Re: Thorny one - representing greek letters and formulae in an english page

> One of our accessibility-course delegates has come up with something =
> that has me stumped at this stage:  they want to represent greek letters =

For heavy maths, I think I would suggest the current best approach
would be to author in TeX  or eqn/troff formats and provide both
source and PDF versions.  These are mark up languages that are designed
for maths, if reasonably laid out, will degrade to plain text in the
same way that HTML does (HTML seems to have been influenced by them
in some ways).

(I suspect that they are actually less noisy than Math-ML when treated
as plain text.)

If HTML is mandated, for heavy maths, I would suggest capturing an
image of the relevant part of the PDF page and including the TeX or
eqn source as alt text, although one might consider using the Greek
entities, rather than the original names for those characters.

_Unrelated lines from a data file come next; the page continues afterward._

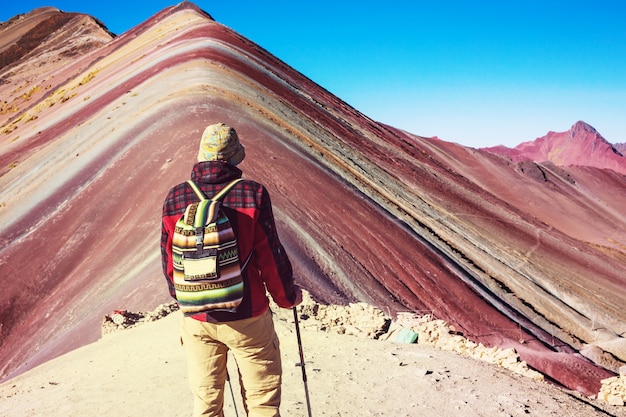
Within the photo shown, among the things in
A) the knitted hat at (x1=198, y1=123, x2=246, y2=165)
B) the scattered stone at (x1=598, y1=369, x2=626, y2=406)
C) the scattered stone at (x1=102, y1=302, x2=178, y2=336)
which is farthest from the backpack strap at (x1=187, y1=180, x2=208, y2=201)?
the scattered stone at (x1=598, y1=369, x2=626, y2=406)

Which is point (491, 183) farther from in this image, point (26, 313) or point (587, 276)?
point (26, 313)

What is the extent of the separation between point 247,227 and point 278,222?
6618 millimetres

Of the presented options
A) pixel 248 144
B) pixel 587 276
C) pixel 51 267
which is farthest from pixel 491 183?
pixel 51 267

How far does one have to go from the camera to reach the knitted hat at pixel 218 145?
7.98 ft

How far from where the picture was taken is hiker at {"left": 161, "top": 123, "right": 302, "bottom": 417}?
91.9 inches

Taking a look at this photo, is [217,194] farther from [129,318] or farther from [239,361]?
[129,318]

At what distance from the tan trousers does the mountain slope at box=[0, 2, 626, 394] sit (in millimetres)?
4437

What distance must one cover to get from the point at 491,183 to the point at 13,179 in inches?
1302

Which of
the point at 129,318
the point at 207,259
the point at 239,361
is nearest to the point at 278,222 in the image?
the point at 129,318

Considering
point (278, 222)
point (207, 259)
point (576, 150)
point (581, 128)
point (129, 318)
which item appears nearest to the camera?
point (207, 259)

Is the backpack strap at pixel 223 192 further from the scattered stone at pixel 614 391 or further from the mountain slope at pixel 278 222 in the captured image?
the mountain slope at pixel 278 222

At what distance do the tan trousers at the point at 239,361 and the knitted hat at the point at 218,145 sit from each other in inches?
29.6

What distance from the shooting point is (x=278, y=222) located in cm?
894

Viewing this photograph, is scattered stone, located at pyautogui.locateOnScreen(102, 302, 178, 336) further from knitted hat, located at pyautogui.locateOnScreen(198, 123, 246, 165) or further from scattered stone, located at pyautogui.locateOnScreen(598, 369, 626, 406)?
scattered stone, located at pyautogui.locateOnScreen(598, 369, 626, 406)
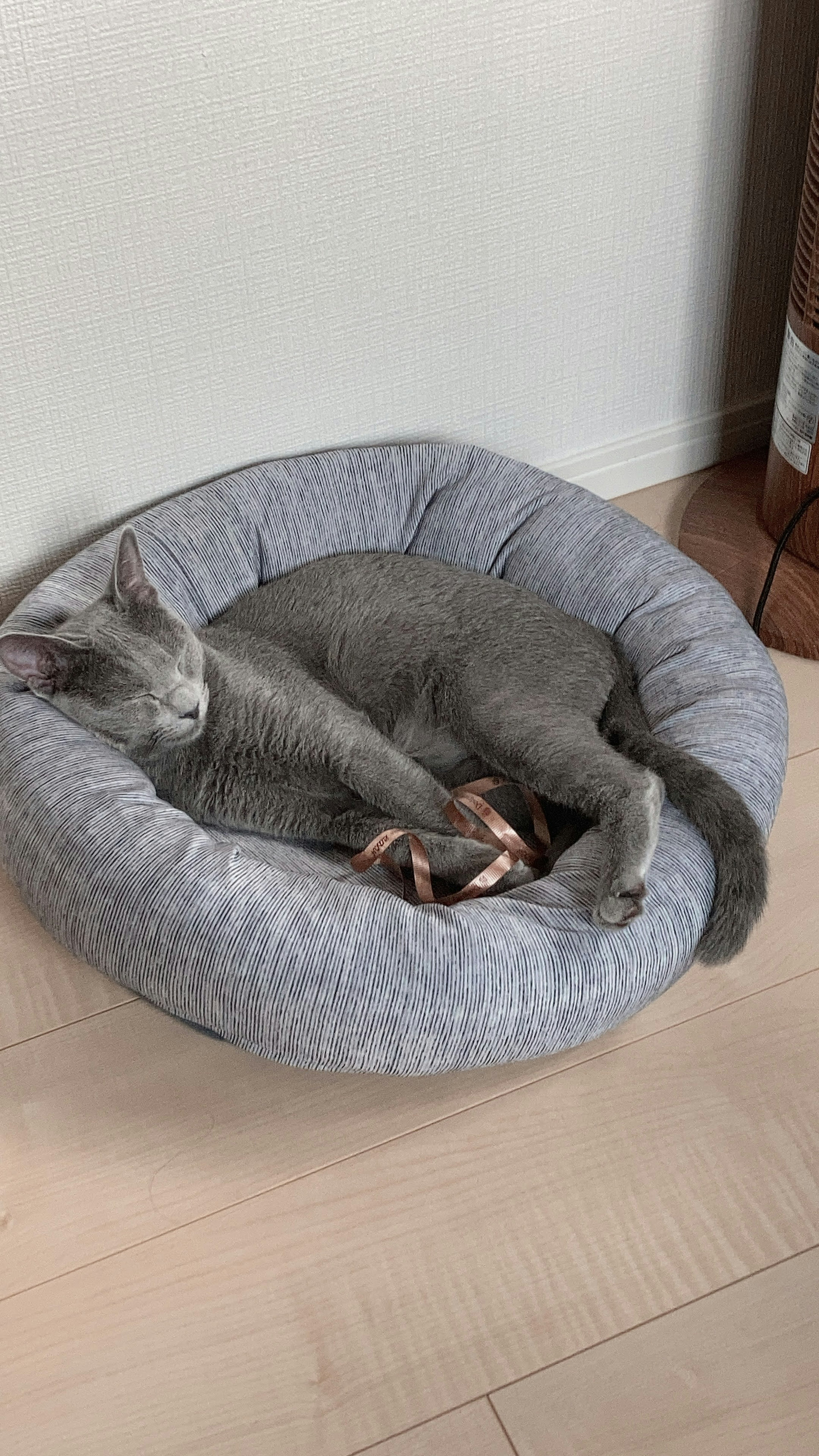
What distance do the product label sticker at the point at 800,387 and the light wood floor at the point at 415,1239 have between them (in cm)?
81

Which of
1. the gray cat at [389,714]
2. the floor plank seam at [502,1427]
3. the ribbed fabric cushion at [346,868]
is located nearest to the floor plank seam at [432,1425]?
the floor plank seam at [502,1427]

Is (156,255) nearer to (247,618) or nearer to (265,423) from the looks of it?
(265,423)

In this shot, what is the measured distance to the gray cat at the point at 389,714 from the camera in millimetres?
1309

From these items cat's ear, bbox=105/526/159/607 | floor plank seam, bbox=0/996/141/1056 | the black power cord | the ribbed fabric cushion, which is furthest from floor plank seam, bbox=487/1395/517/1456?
the black power cord

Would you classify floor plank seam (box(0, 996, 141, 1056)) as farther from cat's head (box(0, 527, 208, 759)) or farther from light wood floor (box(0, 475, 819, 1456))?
cat's head (box(0, 527, 208, 759))

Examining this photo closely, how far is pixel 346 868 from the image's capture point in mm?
1459

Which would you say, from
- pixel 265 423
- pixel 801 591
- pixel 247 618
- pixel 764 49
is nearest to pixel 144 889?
pixel 247 618

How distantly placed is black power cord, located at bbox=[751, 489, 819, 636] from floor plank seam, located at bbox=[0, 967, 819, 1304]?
631 millimetres

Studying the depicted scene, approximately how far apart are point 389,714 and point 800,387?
2.72 feet

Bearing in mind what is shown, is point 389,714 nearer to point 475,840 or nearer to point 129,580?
point 475,840

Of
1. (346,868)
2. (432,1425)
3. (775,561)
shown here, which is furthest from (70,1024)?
(775,561)

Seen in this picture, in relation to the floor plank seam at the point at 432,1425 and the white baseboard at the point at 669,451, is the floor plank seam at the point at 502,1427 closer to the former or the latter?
the floor plank seam at the point at 432,1425

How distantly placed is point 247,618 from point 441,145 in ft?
2.34

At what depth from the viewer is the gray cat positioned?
1.31 m
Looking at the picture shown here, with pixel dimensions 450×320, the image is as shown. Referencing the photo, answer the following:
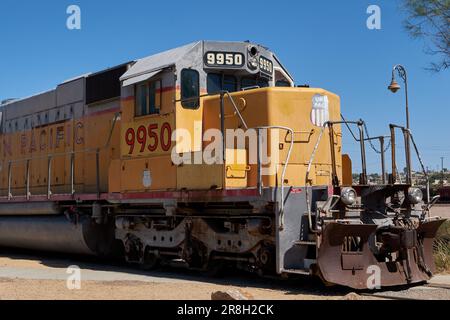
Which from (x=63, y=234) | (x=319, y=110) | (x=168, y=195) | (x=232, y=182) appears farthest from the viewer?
(x=63, y=234)

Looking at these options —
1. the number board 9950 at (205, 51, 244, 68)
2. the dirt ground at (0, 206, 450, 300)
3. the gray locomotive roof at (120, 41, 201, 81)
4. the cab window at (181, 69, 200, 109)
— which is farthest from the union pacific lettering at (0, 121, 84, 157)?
the number board 9950 at (205, 51, 244, 68)

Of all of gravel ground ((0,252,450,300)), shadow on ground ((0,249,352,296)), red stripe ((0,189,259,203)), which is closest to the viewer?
gravel ground ((0,252,450,300))

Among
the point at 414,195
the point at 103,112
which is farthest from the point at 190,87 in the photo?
the point at 414,195

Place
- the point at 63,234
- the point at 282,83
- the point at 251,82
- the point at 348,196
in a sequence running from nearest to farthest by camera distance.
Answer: the point at 348,196, the point at 251,82, the point at 282,83, the point at 63,234

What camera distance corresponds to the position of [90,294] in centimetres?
736

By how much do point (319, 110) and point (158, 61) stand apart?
2.86 metres

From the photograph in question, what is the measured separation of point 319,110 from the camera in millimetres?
8625

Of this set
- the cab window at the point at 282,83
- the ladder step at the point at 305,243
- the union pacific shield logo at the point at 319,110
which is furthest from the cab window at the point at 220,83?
the ladder step at the point at 305,243

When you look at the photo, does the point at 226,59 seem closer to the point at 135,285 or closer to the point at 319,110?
the point at 319,110

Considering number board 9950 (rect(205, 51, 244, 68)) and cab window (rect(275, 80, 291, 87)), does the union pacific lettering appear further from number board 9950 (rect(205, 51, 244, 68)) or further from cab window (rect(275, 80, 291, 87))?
cab window (rect(275, 80, 291, 87))

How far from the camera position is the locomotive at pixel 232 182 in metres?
7.60

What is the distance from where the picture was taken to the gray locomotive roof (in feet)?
29.4

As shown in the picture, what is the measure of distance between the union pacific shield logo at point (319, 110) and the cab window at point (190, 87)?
1874 millimetres

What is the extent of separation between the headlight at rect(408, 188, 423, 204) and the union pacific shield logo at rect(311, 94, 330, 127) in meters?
1.68
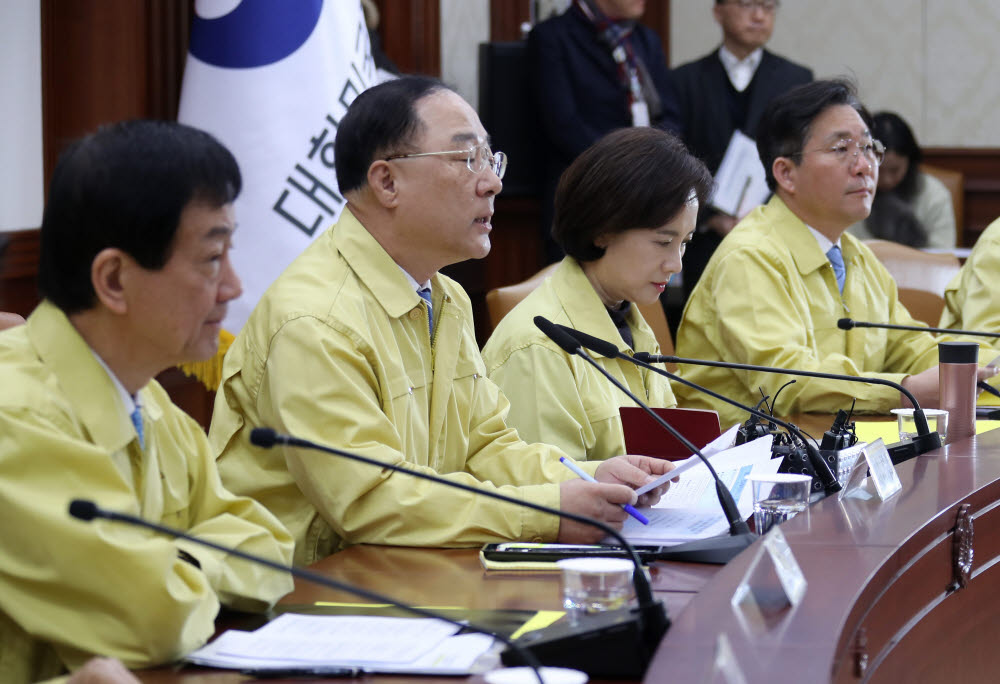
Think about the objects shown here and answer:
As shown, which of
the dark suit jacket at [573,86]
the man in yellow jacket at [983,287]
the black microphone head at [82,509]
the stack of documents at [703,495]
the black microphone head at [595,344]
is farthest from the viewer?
the dark suit jacket at [573,86]

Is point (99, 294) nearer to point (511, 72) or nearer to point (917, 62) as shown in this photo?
point (511, 72)

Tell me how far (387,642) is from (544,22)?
3595 mm

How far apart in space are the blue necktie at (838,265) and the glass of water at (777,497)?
1587 millimetres

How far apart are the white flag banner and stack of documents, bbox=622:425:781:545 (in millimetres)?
1326

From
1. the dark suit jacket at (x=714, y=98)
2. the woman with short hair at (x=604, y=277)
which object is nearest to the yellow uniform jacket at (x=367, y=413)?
the woman with short hair at (x=604, y=277)

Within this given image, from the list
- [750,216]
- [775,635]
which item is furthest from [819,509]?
[750,216]

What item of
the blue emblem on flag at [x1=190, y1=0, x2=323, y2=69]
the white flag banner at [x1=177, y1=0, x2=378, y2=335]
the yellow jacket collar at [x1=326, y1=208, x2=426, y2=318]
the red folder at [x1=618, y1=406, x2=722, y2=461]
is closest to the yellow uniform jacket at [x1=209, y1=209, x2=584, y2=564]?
the yellow jacket collar at [x1=326, y1=208, x2=426, y2=318]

I suspect that, even if Math-ML gets widespread support in visual
browsers, it will not be supported in assistive technology except as
raw XML.  While it may make machine processing and scaleable visual
presentation easier, it may not have much impact on accessiblity.

Of course, if browsers implemented HTML 4, you could start with 
a MATH-ML <object>, fallback to a TeX <object>, fallback to a GIF <object>,
and finally fall back to "plain" text.